Parmi les dirigeants de PME-ETI manufacturières interrogés, 46 % ont pris le virage de la digitalisation (présence numérique, ERP, supply chain…), 35 % le considèrent comme un enjeu stratégique important et 11 % comme étant prioritaire. Il faut savoir que la digitalisation arrive seulement en septième position sur une liste de huit enjeux proposés.
La transformation vers une industrie 4.0 promet d’être longue, puisque moins de la moitié des PME et ETI industrielles ont démarré cette transition-là. D’autant que plus de 50 % ne réfléchissent pas encore à valoriser leurs données.
Prise de conscience sur l’urgence environnementale
Quant à la transition écologique, l’étude constate qu’il « demeure un décalage entre la prise de conscience d’une nécessité de transition environnementale et la mise en place de plans d’actions ». Toutefois, « la prise de conscience sur l’urgence environnementale est bien présente », nous rassure l’enquête de Bpifrance, puisque plus de 90 % des répondants disent avoir « entamé une réflexion autour de leur transition environnementale ». Seulement voilà, ils ne sont encore que 30 % à avoir enclenché leur plan d’actions en la matière. Les autres se justifiant soit par « un manque de temps » pour 60 % d’entre eux, ou de budget (50 %).

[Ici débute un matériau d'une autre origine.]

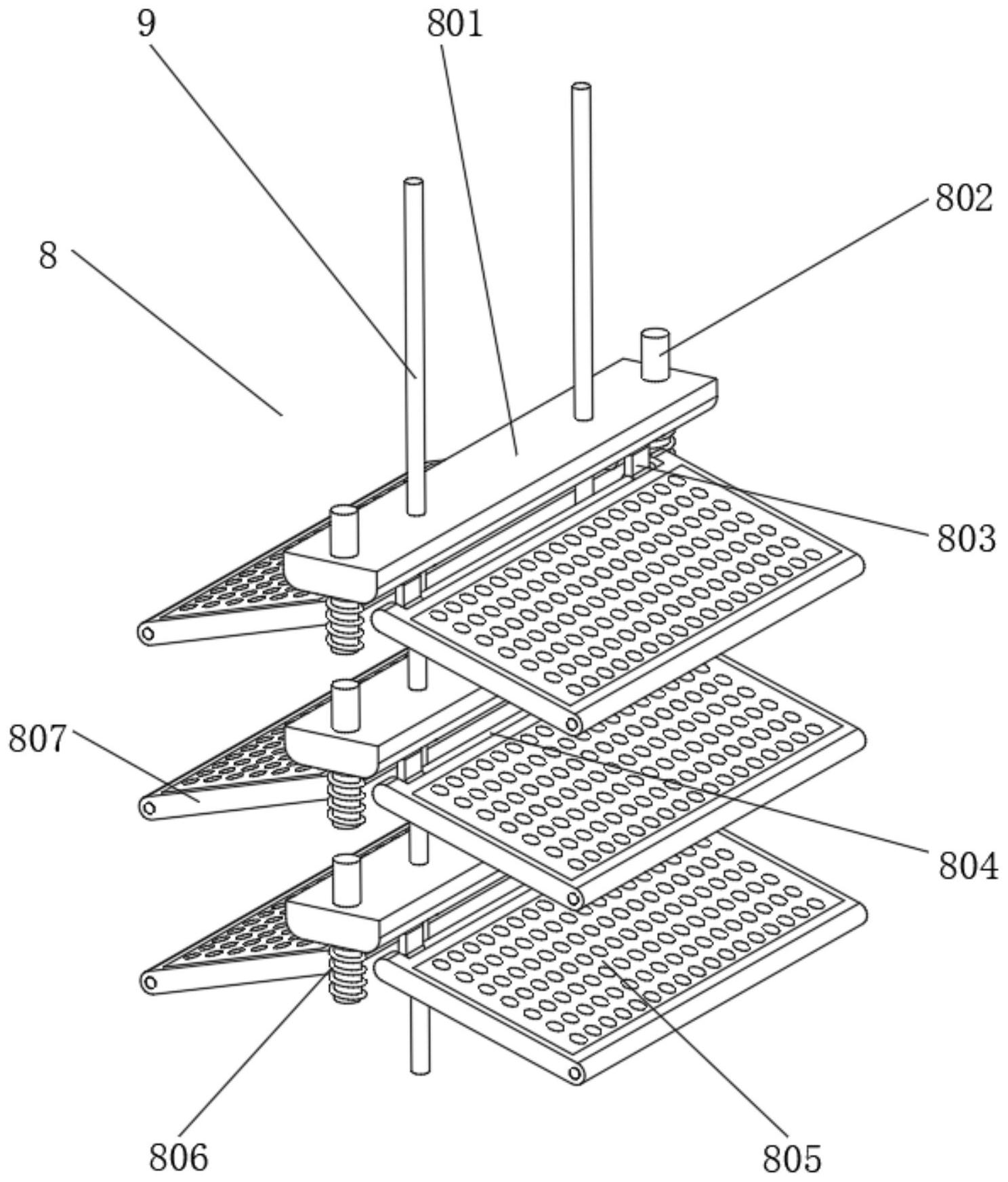 9
801
802
8
803
807
804
806
805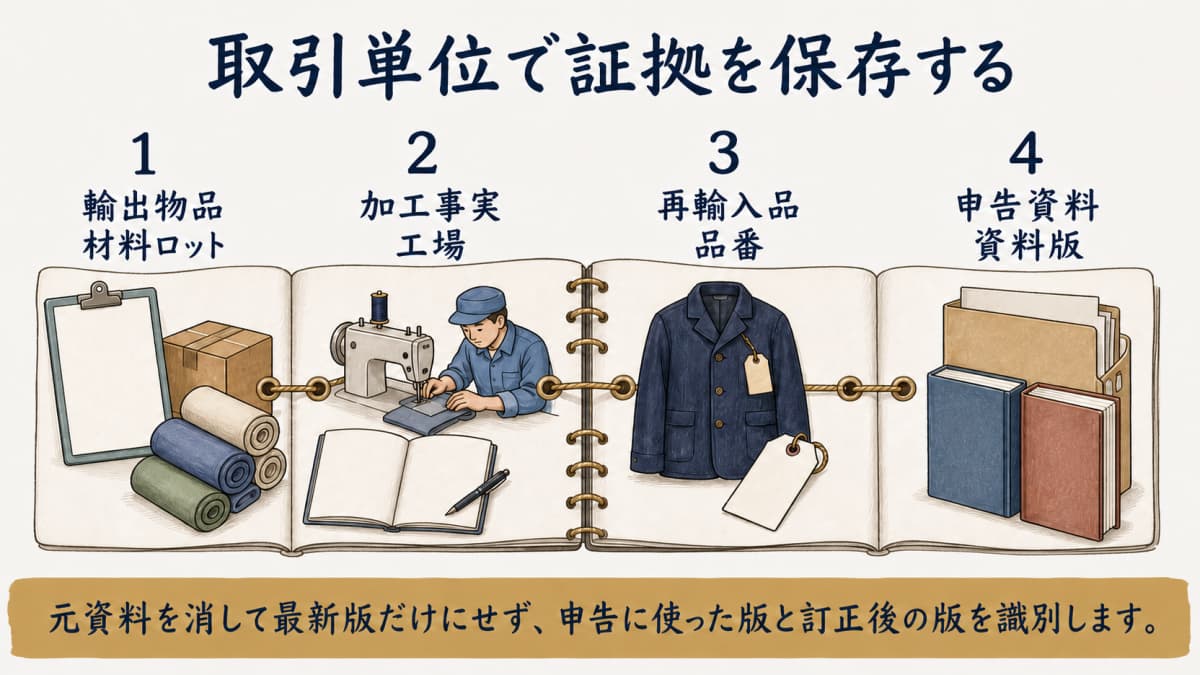 取引単位で証拠を保存する

1
輸出物品
材料ロット

2
加工事実
工場

3
再輸入品
品番

4
申告資料
資料版

元資料を消して最新版だけにせず、申告に使った版と訂正後の版を識別します。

Sur le volet financement, l’étude de Bpifrance dresse un portrait de PME industrielles ayant « un recours massif à l’autofinancement » et utilisant « plus que la moyenne » le prêt bancaire et les aides de l’État. Le document précise que le recours à ces solutions reste limité. Les PME industrielles sont peu enclines à lever des fonds pour financer une innovation. « La R&D des PME est trop souvent autofinancée alors que le risque inhérent à l’innovation devrait être plus partagé avec d’autres financeurs (que ce soit en dette, aides, ou capital) », notent encore les auteurs de l’étude.
Volonté de relocaliser la production
Pour ce qui est de leur implantation, une grande majorité (85 %) de PME et ETI industrielles produisent exclusivement sur le territoire français. Pour le restant, certaines (13,5 %) possèdent à la fois un site en France et à l’étranger, tandis que d’autres (1,5 %) produisent seulement à l’étranger. Leurs partenaires industriels sont majoritairement situés en France, puisque 78 % disent sous-traiter la production d’une innovation dans l’Hexagone.
Le sujet de la relocalisation est d’actualité puisque 46 % des entreprises industrielles affirment avoir des projets à l’étude. « Les relocalisations répondent à des enjeux économiques (éviter les ruptures des chaînes d’approvisionnement, limiter les coûts et les délais de transport et logistiques) ou des enjeux environnementaux et climatiques… mais elles répondent aussi à des convictions des dirigeants qui souhaitent investir dans leurs territoires », analyse Bpifrance, qui s’appuie sur le résultat du sondage, qui montre que 52 % des PME et ETI industrielles qui comptent engager des actions de relocalisation le font par conviction.